SEGMENTO DO DOCUMENTO -
******************************

Uma viagem desconfortável

Trevor, era a estrela, mas Ford deu quase o mesmo peso aos outros passageiros da diligência, todos interpretados por atores que seriam familiares ao público do cinema: Andy Devine como o tolo condutor da diligência, John Carradine como o elegante jogador, Thomas Mitchell como o alcoólico Doc Boone, Louise Platt como a mulher grávida do soldado e Donald Meek como o introvertido Sr. Peacock, um caixeiro-viajante que improvavelmente usa um chapéu axadrezado de gatinho no Velho Oeste. Quando se alinham frente a frente, Ringo Kid senta-se no chão entre eles, mas Ford nunca o enquadra de forma a parecer mais baixo.

Confinados durante grande parte do filme no interior da diligência, estes talentosos atores criam uma comunidade fascinante à medida que revelam gradualmente as suas razões ocultas para viajarem com grande desconforto através do perigoso território desértico do Arizona. Ringo Kid, a personagem de Wayne, é um assassino procurado que está a ser levado para a prisão por um U. S. Marshall (George Bancroft). Enquanto os outros evitam a prostituta Dallas, Ringo insiste em dar-lhe um copo de água e um lugar à mesa, e a sua cortesia é viril e de bom coração. É claro que ele se apaixona por ela, e isso inspira algumas cenas e aponta ao típico final feliz.

Montagem simples

Diz-se que Orson Welles terá visto "Stagecoach" umas 40 vezes antes de fazer "Citizen Kane". Parece um exagero. Os dois filmes não são muito parecidos. O que é que Welles aprendeu com ele? Talvez, acima de tudo, um estilo de montagem simples. Ford certificou-se, através do elenco e dos diálogos, de que o objetivo de cada cena era claro e, depois, demorou-se exatamente o tempo suficiente para o conseguir. Nada parece supérfluo. Quando é reduzido o ritmo do filme, como numa canção cantada por Yakima (Elvira Rios), a esposa de um chefe de posto avançado, entendemos isso como a calma antes de uma tempestade. (Howard Hawks usa uma canção calma de Dean Martin da mesma forma em "Rio Bravo").

A longa perseguição da diligência pelos apaches faz sempre sentido e permite que a câmara acompanhe o trabalho das acrobacias dos cavaleiros. Veja-se esta acrobacia extraordinária: Um apache salta do seu próprio cavalo para defronte da diligência, montando os cavalos da frente. É atingido. Cai entre os cavalos no chão, e os cavalos e a diligência passam por cima dele. Aqui não há CGI; ele arrisca a sua vida.

Um fora-da-lei que é o herói

Wayne é o herói do filme, mas não um "herói de ação". Ele era manifestamente um fora-da-lei; o "Ringo Kid" cuja fotografia aparece nos cartazes como "Procura-se". Mas nunca sugere maldade e parece preparado para ser levado para a prisão, apesar de ter muitas oportunidades de escapar. Há a sugestão de que ele fica com a diligência porque é necessário para proteger os seus passageiros, especialmente as duas mulheres. Vemos aqui a extraordinária graça física de Wayne e a sua capacidade de ternura, e compreendemos porque é que Ford o escolheu mais tarde como "The Quiet Man" de 1952.

******************************

MATERIAL FORNECIDO -
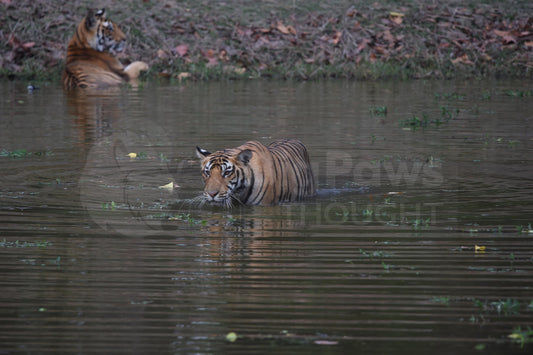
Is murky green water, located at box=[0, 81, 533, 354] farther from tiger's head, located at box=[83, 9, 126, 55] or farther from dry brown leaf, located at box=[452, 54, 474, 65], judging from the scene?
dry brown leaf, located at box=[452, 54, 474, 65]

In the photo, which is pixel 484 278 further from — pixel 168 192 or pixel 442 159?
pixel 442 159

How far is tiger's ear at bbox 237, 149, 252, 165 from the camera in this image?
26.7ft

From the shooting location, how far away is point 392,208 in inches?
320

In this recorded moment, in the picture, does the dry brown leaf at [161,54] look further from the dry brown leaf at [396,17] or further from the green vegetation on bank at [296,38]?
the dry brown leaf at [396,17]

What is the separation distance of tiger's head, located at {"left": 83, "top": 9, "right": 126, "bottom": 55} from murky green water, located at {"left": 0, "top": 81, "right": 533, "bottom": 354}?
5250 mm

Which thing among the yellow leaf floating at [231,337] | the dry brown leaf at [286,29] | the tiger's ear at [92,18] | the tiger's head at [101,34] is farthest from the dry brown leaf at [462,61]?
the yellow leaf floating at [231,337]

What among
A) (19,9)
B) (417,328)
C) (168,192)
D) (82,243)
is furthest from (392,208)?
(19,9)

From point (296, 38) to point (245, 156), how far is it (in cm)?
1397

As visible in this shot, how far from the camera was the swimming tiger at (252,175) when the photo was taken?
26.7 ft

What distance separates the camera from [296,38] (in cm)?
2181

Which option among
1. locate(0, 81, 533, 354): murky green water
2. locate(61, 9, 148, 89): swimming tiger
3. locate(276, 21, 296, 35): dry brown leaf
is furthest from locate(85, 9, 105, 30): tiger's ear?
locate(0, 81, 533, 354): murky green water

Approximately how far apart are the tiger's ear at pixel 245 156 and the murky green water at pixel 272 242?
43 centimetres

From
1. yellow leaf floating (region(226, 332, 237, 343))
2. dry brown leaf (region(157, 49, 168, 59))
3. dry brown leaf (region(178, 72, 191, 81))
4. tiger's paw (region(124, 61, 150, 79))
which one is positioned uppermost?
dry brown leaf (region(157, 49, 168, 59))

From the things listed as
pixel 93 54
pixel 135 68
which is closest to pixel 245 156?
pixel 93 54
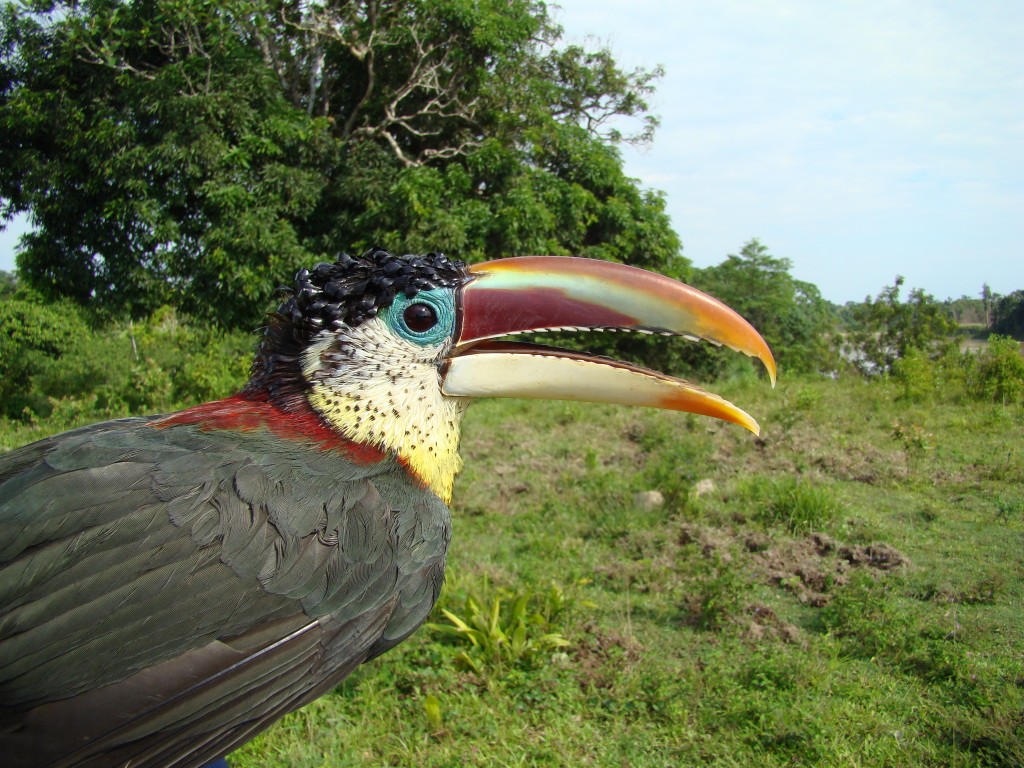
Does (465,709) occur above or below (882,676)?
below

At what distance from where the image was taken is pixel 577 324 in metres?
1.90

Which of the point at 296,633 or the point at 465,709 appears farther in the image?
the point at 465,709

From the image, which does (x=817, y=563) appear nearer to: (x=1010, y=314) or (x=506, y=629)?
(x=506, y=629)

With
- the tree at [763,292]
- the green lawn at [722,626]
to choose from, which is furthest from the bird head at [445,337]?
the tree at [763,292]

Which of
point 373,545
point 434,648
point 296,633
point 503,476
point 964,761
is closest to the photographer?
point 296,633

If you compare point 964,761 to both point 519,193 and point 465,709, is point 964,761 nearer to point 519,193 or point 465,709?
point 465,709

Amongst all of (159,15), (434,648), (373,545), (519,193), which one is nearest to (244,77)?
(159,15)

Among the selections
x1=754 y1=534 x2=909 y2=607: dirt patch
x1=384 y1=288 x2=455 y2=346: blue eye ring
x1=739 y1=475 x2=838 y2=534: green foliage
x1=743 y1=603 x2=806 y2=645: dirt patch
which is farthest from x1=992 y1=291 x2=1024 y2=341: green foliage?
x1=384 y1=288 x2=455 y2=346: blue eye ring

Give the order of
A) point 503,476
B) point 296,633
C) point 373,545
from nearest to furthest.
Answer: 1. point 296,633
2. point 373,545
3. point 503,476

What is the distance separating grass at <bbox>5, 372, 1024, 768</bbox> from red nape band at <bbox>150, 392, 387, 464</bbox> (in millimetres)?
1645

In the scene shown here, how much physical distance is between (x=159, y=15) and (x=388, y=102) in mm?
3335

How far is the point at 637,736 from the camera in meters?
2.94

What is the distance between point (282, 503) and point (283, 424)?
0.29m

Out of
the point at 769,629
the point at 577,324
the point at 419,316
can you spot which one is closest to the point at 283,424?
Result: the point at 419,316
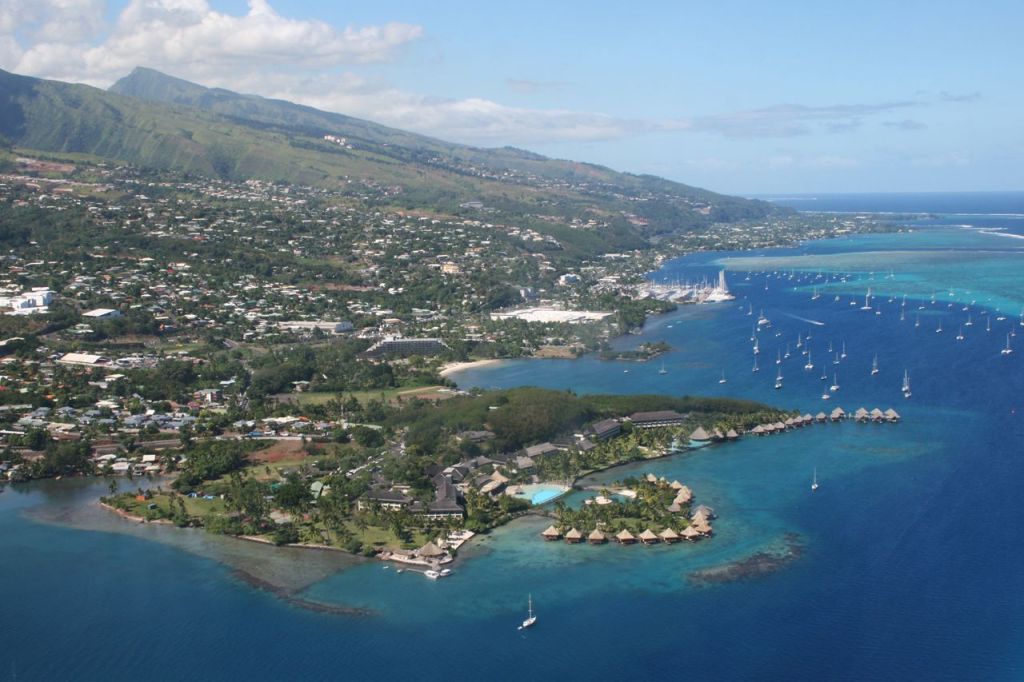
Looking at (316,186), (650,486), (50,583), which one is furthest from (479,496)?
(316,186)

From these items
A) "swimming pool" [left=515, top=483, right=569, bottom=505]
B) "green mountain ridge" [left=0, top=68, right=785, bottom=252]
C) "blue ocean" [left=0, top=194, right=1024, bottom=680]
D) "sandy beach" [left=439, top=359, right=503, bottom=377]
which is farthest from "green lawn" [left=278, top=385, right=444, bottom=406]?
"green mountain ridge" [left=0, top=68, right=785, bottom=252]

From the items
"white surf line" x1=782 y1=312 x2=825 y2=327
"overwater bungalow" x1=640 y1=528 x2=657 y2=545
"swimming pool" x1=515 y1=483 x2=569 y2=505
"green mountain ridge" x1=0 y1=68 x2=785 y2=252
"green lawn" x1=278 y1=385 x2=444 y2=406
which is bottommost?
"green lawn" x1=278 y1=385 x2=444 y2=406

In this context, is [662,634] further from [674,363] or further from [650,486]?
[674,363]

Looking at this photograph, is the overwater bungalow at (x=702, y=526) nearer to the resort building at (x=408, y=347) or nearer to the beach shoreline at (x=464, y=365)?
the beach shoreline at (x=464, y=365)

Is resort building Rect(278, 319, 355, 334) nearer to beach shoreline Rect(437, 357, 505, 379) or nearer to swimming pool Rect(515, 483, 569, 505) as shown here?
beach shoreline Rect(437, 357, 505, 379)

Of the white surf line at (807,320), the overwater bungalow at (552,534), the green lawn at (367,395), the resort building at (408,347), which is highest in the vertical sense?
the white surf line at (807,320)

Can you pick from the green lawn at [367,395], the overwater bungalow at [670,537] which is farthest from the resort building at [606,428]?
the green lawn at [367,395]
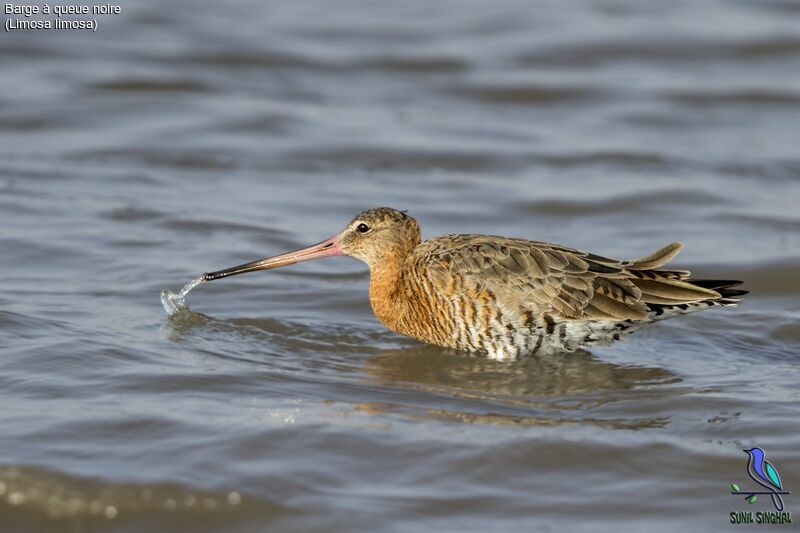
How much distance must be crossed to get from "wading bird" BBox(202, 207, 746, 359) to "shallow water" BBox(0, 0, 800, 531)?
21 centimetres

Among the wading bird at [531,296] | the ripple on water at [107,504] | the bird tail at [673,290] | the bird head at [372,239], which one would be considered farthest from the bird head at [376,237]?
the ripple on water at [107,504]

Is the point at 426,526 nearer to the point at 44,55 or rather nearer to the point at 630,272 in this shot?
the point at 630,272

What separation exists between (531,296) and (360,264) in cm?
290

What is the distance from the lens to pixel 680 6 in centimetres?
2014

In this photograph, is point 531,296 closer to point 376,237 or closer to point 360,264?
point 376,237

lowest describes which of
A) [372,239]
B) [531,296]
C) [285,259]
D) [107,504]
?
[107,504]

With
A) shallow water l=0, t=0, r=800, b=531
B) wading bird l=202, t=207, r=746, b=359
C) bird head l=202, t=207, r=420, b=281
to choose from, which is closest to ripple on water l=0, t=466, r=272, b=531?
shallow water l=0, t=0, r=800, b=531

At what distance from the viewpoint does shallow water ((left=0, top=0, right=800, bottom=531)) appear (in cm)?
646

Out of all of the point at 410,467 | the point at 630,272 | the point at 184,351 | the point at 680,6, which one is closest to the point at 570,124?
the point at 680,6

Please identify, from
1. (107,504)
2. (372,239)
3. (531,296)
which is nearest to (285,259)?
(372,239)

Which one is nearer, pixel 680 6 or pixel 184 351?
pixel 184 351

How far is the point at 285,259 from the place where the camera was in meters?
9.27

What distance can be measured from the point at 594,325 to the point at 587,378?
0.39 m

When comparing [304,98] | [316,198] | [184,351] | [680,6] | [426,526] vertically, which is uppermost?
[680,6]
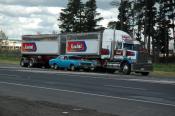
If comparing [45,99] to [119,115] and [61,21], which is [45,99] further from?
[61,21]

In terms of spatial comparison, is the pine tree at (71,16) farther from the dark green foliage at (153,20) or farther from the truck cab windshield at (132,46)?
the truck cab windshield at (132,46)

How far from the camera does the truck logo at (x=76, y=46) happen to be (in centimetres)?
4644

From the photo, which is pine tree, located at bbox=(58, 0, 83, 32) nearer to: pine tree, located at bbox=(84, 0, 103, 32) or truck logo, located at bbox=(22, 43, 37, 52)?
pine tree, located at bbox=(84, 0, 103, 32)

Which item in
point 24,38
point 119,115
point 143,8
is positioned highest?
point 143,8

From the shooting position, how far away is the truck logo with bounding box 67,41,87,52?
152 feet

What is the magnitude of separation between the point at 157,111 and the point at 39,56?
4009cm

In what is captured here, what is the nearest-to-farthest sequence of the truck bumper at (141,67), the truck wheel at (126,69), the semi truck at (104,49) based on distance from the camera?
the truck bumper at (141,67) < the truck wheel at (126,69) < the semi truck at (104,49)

******************************

PROBLEMA PROPOSTO -
Diga se cada afirmação concorda com o segmento do documento sobre "Stagecoach". Responda sim ou não e cite literalmente as palavras decisivas do segmento.
1. Ringo Kid é um assassino procurado que um U. S. Marshall leva para a prisão.
2. A acrobacia do apache na perseguição à diligência foi feita com CGI.
3. Quando Ringo Kid se senta no chão, Ford enquadra-o de forma a parecer mais baixo.
O material não é necessário para resolver esta tarefa.

RESULTADO DA TAREFA -
1. Sim: "Ringo Kid, a personagem de Wayne, é um assassino procurado que está a ser levado para a prisão por um U. S. Marshall (George Bancroft)."
2. Não: "Aqui não há CGI; ele arrisca a sua vida."
3. Não: "mas Ford nunca o enquadra de forma a parecer mais baixo."